Fantasy shepardienne : Le calice du dragon, de Lucius Shepard

Si l’on excepte une période durant laquelle Lucius Shepard s’est montré plutôt discret, dans la seconde moité des années 90 plus précisément, l’auteur américain n’a jamais cessé de publier des nouvelles d’une qualité constante, construisant une oeuvre riche et singulière marquée par son attachement à l’Amérique centrale. Avec le soutien de son éditeur français, Le Bélial, Shepard était revenu sur le devant de la scène éditoriale depuis une dizaine d’année.
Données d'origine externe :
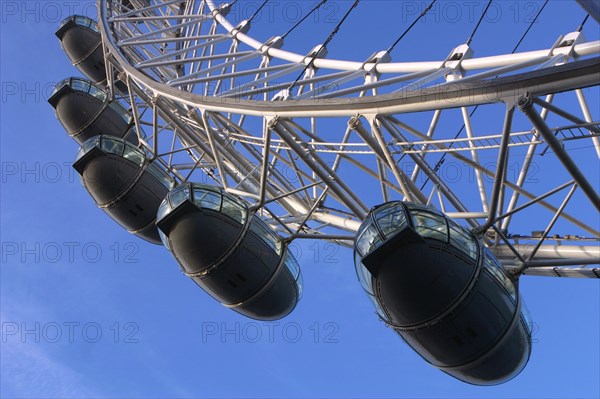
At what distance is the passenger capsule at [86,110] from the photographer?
29281 mm

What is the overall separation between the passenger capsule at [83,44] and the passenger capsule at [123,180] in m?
8.88

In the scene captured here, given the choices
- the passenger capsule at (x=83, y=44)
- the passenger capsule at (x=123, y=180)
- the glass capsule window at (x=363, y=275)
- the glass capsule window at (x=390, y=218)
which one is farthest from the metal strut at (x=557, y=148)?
the passenger capsule at (x=83, y=44)

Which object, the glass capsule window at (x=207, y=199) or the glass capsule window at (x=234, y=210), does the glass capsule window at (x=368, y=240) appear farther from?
the glass capsule window at (x=207, y=199)

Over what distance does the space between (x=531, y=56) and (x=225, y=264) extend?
7.68m

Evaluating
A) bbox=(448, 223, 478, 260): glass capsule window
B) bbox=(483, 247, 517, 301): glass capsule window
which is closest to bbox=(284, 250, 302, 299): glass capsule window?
bbox=(448, 223, 478, 260): glass capsule window

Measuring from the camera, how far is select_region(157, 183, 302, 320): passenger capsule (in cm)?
1830

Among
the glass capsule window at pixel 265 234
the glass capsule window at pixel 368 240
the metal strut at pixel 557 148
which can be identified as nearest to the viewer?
the metal strut at pixel 557 148

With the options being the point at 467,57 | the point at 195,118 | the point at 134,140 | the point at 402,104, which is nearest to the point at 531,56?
the point at 467,57

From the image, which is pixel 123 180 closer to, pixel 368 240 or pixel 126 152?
pixel 126 152

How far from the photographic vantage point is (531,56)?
58.7 feet

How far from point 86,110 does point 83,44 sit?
4899 mm

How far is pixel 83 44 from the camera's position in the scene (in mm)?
33156

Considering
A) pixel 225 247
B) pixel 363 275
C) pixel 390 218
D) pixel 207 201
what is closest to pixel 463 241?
pixel 390 218

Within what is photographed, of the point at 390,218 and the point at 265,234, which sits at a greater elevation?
the point at 265,234
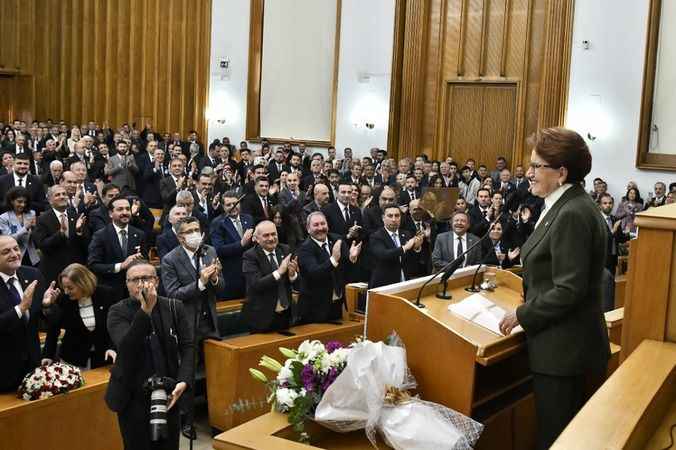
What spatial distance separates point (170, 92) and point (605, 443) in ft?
62.2

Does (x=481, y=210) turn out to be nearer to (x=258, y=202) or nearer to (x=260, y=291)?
(x=258, y=202)

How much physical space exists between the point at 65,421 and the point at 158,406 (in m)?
1.28

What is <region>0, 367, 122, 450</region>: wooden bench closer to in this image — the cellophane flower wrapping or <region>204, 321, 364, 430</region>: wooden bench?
<region>204, 321, 364, 430</region>: wooden bench

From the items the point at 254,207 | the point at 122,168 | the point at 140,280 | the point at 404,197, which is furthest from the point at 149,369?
the point at 122,168

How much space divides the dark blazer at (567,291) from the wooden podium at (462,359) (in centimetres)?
24

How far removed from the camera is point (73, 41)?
2150 cm

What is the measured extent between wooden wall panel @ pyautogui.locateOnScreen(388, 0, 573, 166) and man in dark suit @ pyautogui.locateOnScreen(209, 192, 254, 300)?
28.0 feet

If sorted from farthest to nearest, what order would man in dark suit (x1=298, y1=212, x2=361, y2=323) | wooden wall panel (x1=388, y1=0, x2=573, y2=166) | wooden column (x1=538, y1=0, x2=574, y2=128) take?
wooden wall panel (x1=388, y1=0, x2=573, y2=166) → wooden column (x1=538, y1=0, x2=574, y2=128) → man in dark suit (x1=298, y1=212, x2=361, y2=323)

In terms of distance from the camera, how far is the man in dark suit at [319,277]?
5.98m

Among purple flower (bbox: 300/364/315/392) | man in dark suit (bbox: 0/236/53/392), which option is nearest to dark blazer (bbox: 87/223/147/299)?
man in dark suit (bbox: 0/236/53/392)

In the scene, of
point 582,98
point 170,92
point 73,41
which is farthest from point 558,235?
point 73,41

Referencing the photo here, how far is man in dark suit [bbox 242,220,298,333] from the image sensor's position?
18.2ft

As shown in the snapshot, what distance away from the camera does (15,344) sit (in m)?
4.29

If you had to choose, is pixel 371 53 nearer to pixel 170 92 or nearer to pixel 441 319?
pixel 170 92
Les tirages restaient certes modestes mais chaque sortie de recueil ou de roman était attendue avec impatience par un noyau de fans indéfectibles, assurant la visibilité de l’auteur, en particulier sur le web. Sa mort ne signifie pas pour autant la fin des publications de l’écrivain américain en France, de nombreux textes restent encore inédits et nul doute que d’autres recueils de nouvelles seront traduits et publiés à l’avenir. Tout du moins nous l’espérons. Les récits du dragon Griaule, regroupés dans un recueil publié en 2011 (Le dragon Griaule, Le bélial, 2011) tiennent une place singulière dans l’oeuvre de Lucius Shepard, d’une part parce que la fantasy (même légère) n’a jamais été la marotte de l’auteur, la plupart de ses textes relevant du fantastique, d’autre part parce que Shepard a toujours affirmé faire des incursions dans cet univers avec une certaine réticence, sous la pression le plus souvent des éditeurs et des fans. Dans la postface du Dragon Griaule, il avouait même avoir eu l’inspiration du premier texte de Griaule (“L’homme qui peignit le dragon Griaule”) alors qu’il fumait du cannabis sur le campus de l’université du Michigan, on comprend aisément que l’aspect récréatif de cette inspiration soit passé au second plan par rapport aux textes bien plus engagés qui constituent l’articulation de son oeuvre, notamment dans la première phase de sa carrière. Mais un écrivain n’est pas toujours maître de la destinée de son oeuvre et les textes de Griaule ont toujours été fort appréciés du public, à juste titre car ils sont souvent de grande qualité.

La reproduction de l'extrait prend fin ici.